The 20-year-olds of the Lagos ghetto in Nigeria grew up listening to the Afrobeat of the legendary Fela Kuti, but also to American hip hop and Jamaican dancehall. From the union of these musical styles, a mix of hybrid languages ​​and propulsive rhythms of West Africa was born, influenced by funk, jazz, electronic and r’n’b. The sung, in English, French or local dialects such as Yoruba and Pidgin, became more melodic, the songs became shorter, autotune arrived. This is how afrobeats presents itself: more than a genre, a culture, a movement.

A music, considered clandestine only fifteen years ago, which took off together with the Nigerian film industry of Nollywood. Afrobeats pieces now fill spaces in Africa, Europe and the United States, from advertisements to telephone ringtones. In addition to Tiwa Savage, WizKid, Burna Boy, Tekno, Bankulli, Mr Eazi and Yemi Alade, launched in Beyoncé’s The Lion King: The Gift soundtrack, there are other young exponents such as Young John, Dapo Tuburna, Davido, Afro B and Aya Nakamura who are doing a lot of talking about themselves.

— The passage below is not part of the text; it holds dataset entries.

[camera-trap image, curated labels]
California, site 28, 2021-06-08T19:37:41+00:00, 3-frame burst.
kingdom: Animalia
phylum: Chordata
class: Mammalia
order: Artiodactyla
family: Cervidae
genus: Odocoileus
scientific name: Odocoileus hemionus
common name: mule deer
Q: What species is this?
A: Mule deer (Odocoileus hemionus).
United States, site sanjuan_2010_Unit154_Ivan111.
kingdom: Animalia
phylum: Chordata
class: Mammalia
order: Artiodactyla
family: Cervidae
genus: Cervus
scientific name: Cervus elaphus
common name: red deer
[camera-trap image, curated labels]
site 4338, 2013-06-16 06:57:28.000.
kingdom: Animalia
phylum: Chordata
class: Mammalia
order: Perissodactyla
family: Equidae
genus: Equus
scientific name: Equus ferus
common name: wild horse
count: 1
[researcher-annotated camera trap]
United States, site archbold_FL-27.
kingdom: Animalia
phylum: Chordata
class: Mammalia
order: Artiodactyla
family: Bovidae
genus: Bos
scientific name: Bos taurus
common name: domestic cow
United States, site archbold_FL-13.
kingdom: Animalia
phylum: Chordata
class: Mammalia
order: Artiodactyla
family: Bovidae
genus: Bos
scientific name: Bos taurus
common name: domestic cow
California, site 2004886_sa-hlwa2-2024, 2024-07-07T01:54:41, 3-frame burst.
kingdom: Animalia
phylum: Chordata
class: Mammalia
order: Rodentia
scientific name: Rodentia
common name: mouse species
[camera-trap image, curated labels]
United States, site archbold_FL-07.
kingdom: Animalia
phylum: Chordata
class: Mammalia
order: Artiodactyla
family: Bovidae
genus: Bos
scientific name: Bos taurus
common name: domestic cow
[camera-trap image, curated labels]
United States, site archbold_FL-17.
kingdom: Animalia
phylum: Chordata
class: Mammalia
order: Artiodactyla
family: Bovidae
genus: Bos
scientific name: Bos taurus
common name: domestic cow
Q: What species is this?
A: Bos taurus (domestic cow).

Chino Amobi is also from a Nigerian family, a producer who grew up in the United States who, together with the Congolese (who emigrated to London and then Belgium) Nkisi and the South African Angel-Ho, launched the most experimental, afrofuturistic and militant current of sound. They are the three founders of the NON worldwide platform and label, a project that unites artists from the African diaspora with an interdisciplinary and unconventional approach to sound.